Başbakan Yardımcısı Babacan Açıklaması
ANKARA - Başbakan Yardımcısı Ali Babacan, Gezi Parkı odaklı gelişmeleri değerlendirirken, hükümet olarak şiddet karşısında boyun eğme ve şiddetin arkasından gelen talepleri kabul etmelerinin söz olmadığını belirterek, ''Fikirlerini barışçıl yollarla ifade etmek isteyenlere kapımız sonuna kadar açık'' dedi.
Babacan, Bloomberg HT ve Habertürk kanallarının ortak yayınında gündeme ilişkin soruları yanıtladı.
Gezi Parkı odaklı gelişmelerle ilgili değerlendirmelerde bulunan Babacan, Başbakan Recep Tayyip Erdoğan'ın konuyla ilgili herkesi dinlediğini hatırlattı.
Bir yargı süreci bulunduğunu ve bunun tamamlanması gerektiğini ifade eden Babacan, ''Arkasından belki halkın da bu konudaki görüşü alınarak, nihayetinde bir sonuca doğru gidiyor. Ümit ediyoruz ki Sayın Başbakanımızın, hükümetimizin bu gayretleri karşılığını bulur'' diye konuştu.

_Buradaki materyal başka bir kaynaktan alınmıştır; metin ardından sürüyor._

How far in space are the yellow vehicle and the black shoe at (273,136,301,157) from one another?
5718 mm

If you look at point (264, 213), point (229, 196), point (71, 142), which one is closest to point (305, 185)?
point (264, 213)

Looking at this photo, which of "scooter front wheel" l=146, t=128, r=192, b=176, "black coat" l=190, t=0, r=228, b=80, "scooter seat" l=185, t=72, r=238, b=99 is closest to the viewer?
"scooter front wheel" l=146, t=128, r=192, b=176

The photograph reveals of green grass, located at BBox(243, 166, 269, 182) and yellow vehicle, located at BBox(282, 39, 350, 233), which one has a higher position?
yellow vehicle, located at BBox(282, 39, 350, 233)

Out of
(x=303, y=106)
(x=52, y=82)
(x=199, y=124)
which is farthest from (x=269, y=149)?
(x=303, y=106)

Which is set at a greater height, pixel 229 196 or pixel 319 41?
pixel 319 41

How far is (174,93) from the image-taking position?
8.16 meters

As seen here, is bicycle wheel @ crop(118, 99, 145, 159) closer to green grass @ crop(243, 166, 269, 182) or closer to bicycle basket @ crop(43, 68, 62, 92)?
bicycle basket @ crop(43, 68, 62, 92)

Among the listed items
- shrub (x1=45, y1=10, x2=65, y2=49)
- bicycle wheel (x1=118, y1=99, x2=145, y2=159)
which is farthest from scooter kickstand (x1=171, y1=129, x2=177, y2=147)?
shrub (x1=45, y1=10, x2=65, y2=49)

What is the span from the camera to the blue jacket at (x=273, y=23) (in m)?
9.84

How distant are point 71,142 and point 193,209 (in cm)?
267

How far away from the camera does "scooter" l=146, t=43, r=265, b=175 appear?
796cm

-''Şiddet karşısında boyun eğmeyiz''
Kalabalıkların oldukça heterojen grupları içerdiğini kaydeden Babacan, çevreci vatandaşların oluşturduğu grupları istismar eden, tahrik ve şiddete başvuran yapılar bulunduğunu söyledi.
Gençleri anlamak adına gerekli adımların atılıp atılmadığına ilişkin bir soru üzerine Babacan, illegal örgütlerin işin görüntüsünün anlaşılmasını zorlaştırdığını kaydetti.
''Hükümet olarak şiddet karşısında boyun eğme ve şiddetin arkasından gelen talepleri kabul etmelerinin söz konusu olmadığına'' dikkati çeken Babacan, şöyle devam etti:
''Bu, Türkiye'de bir yöntem haline gelmemeli. İllegal örgütlerin ellerinde molotof kokteylleriyle ya da demir bilyelerle ya da farklı enstrümanlarla çevreye zarar vermesi, yüzlerce dükkanı yakıp yıkması, araçlara zarar vermesi, polisimize yönelik hareketler... Bunları oturup seyredecek durumumuz olamazdı. Böyle bir kapıyı açtığınızda, bir kere izin verdiğinizde, bir kere şiddet karşısında geri adım attığınızda bu bir yöntem haline gelebilir. Buna izin vermek mümkün değil.''
''Fikirlerini barışçıl yollarla ifade etmek isteyenlere kapılarının sonuna kadar açık olduğunu'' anlatan Babacan, ABD'nin Ankara Büyükelçiliğine saldırıyı düzenleyenler de dahil ortamı istismar edenlere karşı duruşlarını asla değiştirmeyeceklerini belirtti.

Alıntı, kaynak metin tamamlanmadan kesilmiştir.